The Works of Charles Lamb in Four Volumes, Volume 4 eBook

This eBook from the Gutenberg Project consists of approximately 408 pages of information about The Works of Charles Lamb in Four Volumes, Volume 4.

Maid. Superior natures! a fig!  If he’s hog by name, he’s not hog by nature, that don’t follow—­his name don’t make him anything, does it?  He don’t grunt the more for it, nor squeak, that ever I hear; he likes his victuals out of a plate, as other Christians do; you never see him go to the trough——­

Melesinda. Unfeeling wretch! yet possibly her intentions——­

Maid. For instance, Madam, my name is Finch—­Betty Finch.  I don’t whistle the more for that, nor long after canary-seed while I can get good wholesome mutton—­no, nor you can’t catch me by throwing salt on my tail.  If you come to that, hadn’t I a young man used to come after me, they said courted me—­his name was Lion, Francis Lion, a tailor; but though he was fond enough of me, for all that he never offered to eat me.

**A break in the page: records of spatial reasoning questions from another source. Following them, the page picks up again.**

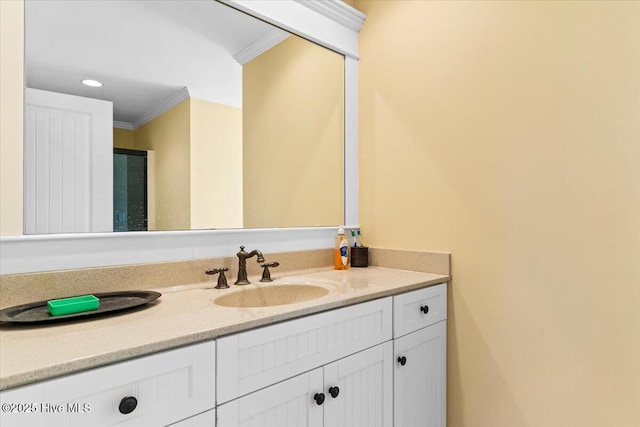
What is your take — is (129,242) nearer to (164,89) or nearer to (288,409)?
(164,89)

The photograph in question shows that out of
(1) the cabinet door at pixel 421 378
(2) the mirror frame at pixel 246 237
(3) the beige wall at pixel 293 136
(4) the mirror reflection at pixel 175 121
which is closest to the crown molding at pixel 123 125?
(4) the mirror reflection at pixel 175 121

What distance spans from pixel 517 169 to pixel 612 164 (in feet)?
0.95

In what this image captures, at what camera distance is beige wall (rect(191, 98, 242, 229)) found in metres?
1.44

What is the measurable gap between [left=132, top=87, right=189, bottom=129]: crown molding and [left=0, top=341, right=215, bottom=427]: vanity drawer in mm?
867

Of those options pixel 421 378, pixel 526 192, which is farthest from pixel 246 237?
pixel 526 192

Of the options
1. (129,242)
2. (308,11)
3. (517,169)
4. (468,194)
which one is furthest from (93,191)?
(517,169)

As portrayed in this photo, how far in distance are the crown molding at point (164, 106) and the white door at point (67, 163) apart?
94 millimetres

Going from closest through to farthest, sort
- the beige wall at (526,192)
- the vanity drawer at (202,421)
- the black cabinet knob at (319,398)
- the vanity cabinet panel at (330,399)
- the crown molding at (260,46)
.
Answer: the vanity drawer at (202,421), the vanity cabinet panel at (330,399), the black cabinet knob at (319,398), the beige wall at (526,192), the crown molding at (260,46)

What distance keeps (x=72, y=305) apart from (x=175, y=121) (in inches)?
29.4

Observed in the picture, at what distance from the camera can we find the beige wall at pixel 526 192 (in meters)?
1.18

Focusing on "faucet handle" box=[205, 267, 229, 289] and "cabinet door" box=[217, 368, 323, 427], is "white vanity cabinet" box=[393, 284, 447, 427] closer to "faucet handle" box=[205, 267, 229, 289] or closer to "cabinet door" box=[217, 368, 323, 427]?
"cabinet door" box=[217, 368, 323, 427]

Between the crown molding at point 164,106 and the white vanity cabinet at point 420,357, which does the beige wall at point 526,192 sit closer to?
the white vanity cabinet at point 420,357

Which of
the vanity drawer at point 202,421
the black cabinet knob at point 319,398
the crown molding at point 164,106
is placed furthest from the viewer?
the crown molding at point 164,106

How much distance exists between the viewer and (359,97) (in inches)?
77.6
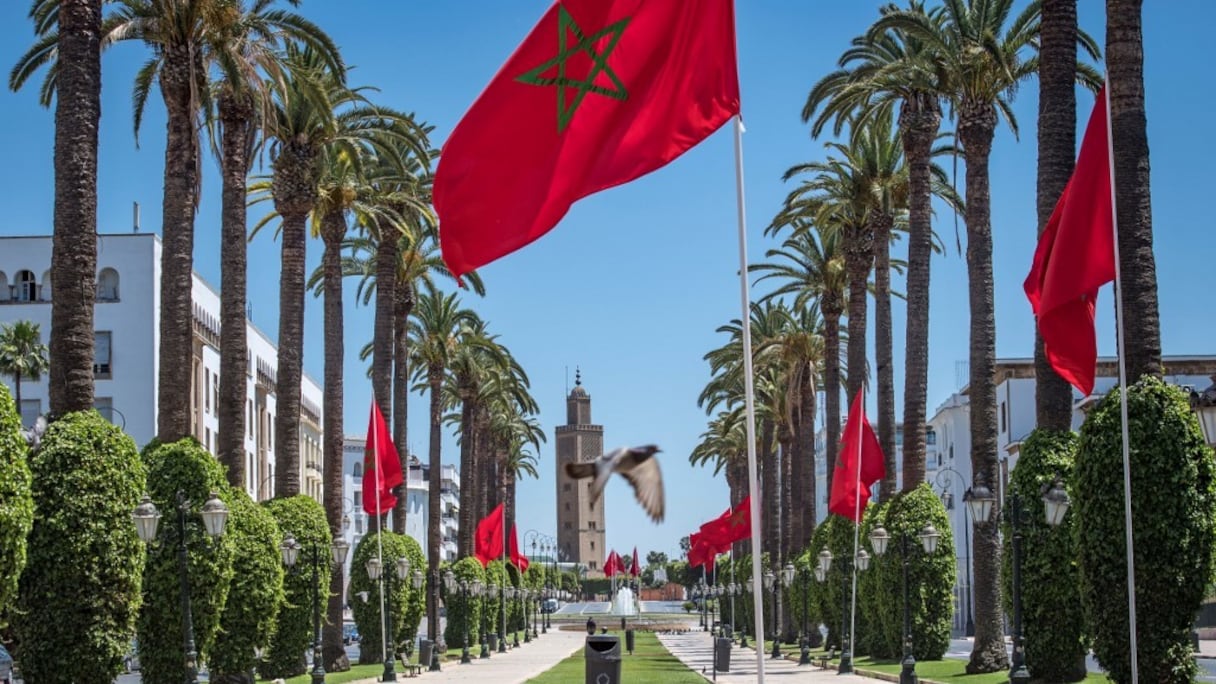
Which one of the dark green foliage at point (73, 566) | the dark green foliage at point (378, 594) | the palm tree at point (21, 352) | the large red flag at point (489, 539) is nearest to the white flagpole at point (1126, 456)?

Melesinda. How fortunate that the discovery has been made before it was too late!  Had I listened to his deceits, and, as the perfidious man had almost persuaded me, precipitated myself into an inextricable engagement before——­

Maid. No great harm if you had.  You’d only have bought a pig in a poke—­and what then?  Oh, here he comes creeping——­

       Enter MR. H. abject.

Go to her, Mr. Hogs—­Hogs—­Hogsbristles, what’s your name?  Don’t be afraid, man—­don’t give it up—­she’s not crying—­only summat has made her eyes red—­she has got a sty in her eye, I believe——­ (going.)

Melesinda. You are not going, Betty?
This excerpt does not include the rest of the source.